1. なぜ今「運送業 点呼」が注目されているのか

近年、「運送業 点呼」「点呼 デジタル化」「IT点呼 要件」「点呼 勤怠管理」といったキーワードの検索数が増加しています。

その背景には、単なる業務効率化にとどまらない、制度・監査・社会的要請の変化があります。

象徴的な出来事として、日本郵政グループにおける点呼義務違反問題が挙げられます。長年「実施しているはずの業務」と考えられてきた点呼が、実際には形骸化していた可能性が指摘され、「点呼は行っていればよいものではない」という認識が業界全体に広がりました。

さらに、国土交通省による監査姿勢も明確に変化しています。2024年4月からの改善基準告示の適用強化により、点呼は安全確認だけでなく、労働時間・拘束時間管理の起点として、より厳密に確認されるようになりました。

2025年以降に本格化する物流関連法制では、荷待ち時間の削減、賃金構造の是正、エビデンスに基づく説明責任が運送事業者に求められています。

こうした背景から、経営者・運行管理者・労務担当者の間で、次のような疑問が生じています。

    • 制度上、どの点呼方式が位置づけられているのか
    • IT点呼や自動点呼は、どの事業者でも利用できるのか
    • 点呼と勤怠管理は、どこまで連動させる必要があるのか
    • 監査や元請への説明では、何が問われるのか

本記事では、制度(法令)・実務(現場)・事例(実在企業)の3つの視点から、運送業における点呼の現在地と、現実的な対応の考え方を整理します。

-- 作業指示 --
1) 運送業の点呼に関する抜粋で、検索数が増えているとされるキーワードをすべて挙げてください。
2) 運送業の点呼に関する抜粋から「2025年以降に本格化する」で始まる段落を選び、主な事実を残して箇条書きに書き直してください。
この後に置かれた資料は、ここでの作業には一切関わりません。

-- 資料部分 --
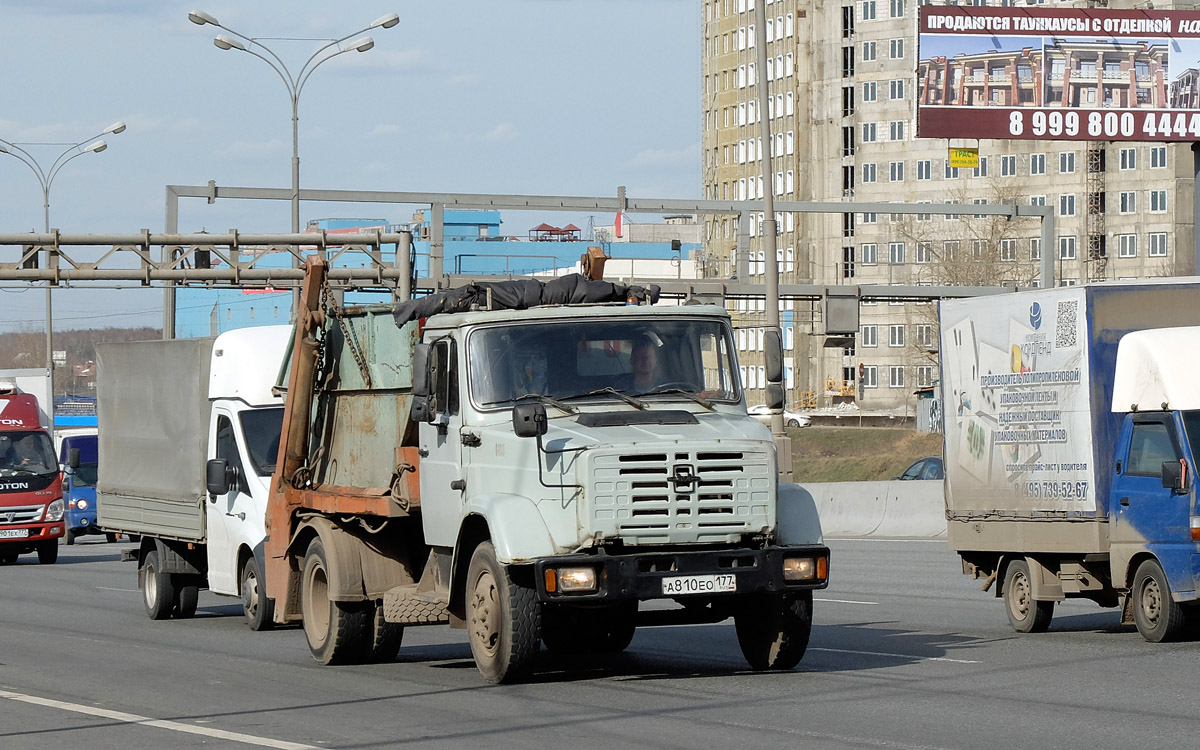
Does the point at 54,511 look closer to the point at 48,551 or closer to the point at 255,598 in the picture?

-- 各課題の解答 --
1)
「運送業 点呼」
「点呼 デジタル化」
「IT点呼 要件」
「点呼 勤怠管理」

2)
2025年以降に本格化する物流関連法制が運送事業者に求めること：
・荷待ち時間の削減
・賃金構造の是正
・エビデンスに基づく説明責任